▶ _Requirement_
In the woodturning forum thread, what does LeeMills say the top of the chuck jaws must seat against?

▶ _Provided passage_
+ + + + +

Oh, and don't throw in the towel. Wipe the sweat off with it and give it a new go.


----------



## 3285jeff (Sep 12, 2013)

no,,actually I ordered the penn state one from amazon,,i believe its the csc3000 tn plated,,and yes I did cut a tendon joint in it,,and to be honest,,im scared now to do anything on the lathe,,lol,,im not a quitter as a rule but again I don't want to be smacked up side my head either,,,lol


----------



## LeeMills (Nov 2, 2014)

My mistake, I thought you had the G3. I am not real familiar with the PSI so form the tenon as the jaws require, some jaws are straight and some dovetail.
Did you use tailstock support? You can do most of the hollowing with a pull cut rather than a push cut and leave the tailstock in place for quite a while.
Others may have better ideas on the potential problem. As John said, it may just be too large a tenon for the jaws.
If you watch the videos it is extremely important to have a flat surface for the top of the jaws to seat against and the tenon should not bottom out inside the chuck jaws.


----------



## 3285jeff (Sep 12, 2013)

thank you,,i did not try the pulling it back on the end,,,,i was thinking about getting some tools,,all I have is a rougting gouge and skew,,and parting tool,,these are tools that came with a shopsmith


----------



## crank49 (Apr 7, 2010)

+ + + + +

▶ _Excerpts from a spatial dataset_
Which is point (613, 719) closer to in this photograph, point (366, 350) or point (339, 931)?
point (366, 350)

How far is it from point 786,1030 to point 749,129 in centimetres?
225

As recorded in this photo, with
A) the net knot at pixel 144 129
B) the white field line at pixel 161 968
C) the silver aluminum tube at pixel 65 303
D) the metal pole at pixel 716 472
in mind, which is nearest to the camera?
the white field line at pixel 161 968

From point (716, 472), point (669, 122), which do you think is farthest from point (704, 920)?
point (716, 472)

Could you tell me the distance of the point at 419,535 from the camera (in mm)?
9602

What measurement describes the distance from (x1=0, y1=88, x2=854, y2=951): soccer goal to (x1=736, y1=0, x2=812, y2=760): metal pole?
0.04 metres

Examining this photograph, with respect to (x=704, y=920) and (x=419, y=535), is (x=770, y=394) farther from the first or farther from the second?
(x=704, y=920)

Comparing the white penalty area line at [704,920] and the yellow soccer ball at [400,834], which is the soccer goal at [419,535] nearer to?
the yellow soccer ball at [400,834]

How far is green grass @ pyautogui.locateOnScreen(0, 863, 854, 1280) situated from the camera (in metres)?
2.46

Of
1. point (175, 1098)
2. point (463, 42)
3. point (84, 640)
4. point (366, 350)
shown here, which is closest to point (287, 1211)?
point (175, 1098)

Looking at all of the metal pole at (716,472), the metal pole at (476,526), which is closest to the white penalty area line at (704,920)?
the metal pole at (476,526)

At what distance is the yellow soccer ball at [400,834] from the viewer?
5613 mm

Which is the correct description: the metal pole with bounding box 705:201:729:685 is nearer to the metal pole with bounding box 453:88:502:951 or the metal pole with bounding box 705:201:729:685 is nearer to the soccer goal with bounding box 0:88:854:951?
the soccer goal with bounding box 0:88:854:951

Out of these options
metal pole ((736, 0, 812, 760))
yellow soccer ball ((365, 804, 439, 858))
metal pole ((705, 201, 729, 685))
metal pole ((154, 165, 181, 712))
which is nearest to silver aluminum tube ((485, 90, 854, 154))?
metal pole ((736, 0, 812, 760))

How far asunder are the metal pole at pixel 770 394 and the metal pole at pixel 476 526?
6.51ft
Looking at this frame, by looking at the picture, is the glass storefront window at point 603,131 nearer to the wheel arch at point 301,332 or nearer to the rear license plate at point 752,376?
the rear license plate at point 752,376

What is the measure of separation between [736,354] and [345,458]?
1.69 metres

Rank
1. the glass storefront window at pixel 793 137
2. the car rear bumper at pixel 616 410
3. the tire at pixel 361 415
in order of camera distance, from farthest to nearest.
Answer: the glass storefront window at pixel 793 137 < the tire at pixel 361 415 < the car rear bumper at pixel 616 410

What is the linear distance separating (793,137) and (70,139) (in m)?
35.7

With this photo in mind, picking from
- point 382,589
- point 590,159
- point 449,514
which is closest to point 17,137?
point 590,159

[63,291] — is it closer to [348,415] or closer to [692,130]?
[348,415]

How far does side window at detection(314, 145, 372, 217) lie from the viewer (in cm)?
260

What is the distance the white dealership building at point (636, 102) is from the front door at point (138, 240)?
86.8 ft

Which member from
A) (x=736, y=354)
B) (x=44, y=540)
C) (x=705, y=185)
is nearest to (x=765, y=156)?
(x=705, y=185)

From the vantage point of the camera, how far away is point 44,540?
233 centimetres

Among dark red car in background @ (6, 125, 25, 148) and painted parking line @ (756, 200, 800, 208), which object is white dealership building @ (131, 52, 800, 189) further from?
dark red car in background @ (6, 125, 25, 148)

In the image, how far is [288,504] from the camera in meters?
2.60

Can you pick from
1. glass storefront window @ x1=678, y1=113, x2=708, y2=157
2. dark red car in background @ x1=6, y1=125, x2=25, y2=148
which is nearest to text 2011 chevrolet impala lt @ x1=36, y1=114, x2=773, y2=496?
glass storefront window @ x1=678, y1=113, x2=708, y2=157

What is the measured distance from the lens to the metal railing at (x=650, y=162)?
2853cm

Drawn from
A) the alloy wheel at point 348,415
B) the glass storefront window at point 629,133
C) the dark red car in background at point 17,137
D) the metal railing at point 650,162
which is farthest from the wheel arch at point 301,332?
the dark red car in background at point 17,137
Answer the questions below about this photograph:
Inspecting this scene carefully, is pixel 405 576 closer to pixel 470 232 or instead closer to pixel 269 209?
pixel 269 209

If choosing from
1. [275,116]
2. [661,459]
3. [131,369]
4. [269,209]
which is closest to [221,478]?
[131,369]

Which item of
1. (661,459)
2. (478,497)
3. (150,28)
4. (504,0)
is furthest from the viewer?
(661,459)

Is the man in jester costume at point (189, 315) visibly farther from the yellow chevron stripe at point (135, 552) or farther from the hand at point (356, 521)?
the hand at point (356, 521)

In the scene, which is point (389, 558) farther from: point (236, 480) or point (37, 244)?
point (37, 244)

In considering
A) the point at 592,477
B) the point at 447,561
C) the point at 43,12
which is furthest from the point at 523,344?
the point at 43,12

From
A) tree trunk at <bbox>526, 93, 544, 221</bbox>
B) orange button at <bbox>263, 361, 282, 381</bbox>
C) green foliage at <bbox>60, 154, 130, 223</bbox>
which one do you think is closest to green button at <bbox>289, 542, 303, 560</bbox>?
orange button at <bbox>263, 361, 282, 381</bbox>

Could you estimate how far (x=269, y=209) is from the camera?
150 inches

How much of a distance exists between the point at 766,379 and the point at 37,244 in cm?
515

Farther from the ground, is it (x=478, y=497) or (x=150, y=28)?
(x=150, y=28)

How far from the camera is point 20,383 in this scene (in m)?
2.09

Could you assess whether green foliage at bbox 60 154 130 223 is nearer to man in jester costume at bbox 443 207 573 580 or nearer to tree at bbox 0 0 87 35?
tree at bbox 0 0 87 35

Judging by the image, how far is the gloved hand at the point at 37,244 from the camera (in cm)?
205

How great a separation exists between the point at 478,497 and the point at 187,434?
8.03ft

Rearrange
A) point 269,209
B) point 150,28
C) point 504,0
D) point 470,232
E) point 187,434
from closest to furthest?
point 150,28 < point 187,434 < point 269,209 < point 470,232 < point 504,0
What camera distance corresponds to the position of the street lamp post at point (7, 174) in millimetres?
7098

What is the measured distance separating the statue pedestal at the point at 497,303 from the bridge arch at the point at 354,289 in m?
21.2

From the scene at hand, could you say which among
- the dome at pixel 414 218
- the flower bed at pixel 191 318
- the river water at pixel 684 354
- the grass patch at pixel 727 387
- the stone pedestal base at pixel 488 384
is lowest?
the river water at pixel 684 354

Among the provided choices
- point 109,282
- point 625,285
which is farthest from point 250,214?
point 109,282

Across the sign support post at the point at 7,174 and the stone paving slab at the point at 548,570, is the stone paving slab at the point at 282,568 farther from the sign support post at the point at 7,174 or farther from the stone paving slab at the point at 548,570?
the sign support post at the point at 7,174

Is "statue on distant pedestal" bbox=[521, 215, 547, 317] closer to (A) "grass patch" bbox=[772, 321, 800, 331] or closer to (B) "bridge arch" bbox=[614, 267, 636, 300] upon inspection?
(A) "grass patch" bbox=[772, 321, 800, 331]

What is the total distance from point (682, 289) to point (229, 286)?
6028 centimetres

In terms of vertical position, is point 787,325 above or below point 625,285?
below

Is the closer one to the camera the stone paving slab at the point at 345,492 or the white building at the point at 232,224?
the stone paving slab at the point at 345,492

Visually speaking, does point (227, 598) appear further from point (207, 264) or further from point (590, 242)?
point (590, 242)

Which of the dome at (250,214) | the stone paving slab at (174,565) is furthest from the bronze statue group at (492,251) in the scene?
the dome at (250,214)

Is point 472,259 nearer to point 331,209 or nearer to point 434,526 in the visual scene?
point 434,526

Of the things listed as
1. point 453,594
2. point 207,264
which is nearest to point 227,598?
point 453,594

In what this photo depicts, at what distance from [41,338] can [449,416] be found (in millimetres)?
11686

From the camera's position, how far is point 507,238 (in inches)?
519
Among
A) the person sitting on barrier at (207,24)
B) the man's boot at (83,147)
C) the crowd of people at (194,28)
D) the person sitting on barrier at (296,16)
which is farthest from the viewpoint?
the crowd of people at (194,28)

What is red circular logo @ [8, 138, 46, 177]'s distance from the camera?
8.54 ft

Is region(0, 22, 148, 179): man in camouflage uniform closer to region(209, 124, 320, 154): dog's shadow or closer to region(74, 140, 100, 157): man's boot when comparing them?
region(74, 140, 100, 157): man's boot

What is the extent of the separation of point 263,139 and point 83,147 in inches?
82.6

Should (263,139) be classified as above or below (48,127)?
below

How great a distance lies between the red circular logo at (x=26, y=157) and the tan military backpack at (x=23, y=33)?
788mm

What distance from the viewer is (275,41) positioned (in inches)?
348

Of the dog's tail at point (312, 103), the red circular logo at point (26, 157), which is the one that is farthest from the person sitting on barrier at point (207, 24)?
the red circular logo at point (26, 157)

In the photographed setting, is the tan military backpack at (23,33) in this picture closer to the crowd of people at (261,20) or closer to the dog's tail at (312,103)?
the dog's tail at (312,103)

+ + + + +

▶ _Answer for the task_
A flat surface.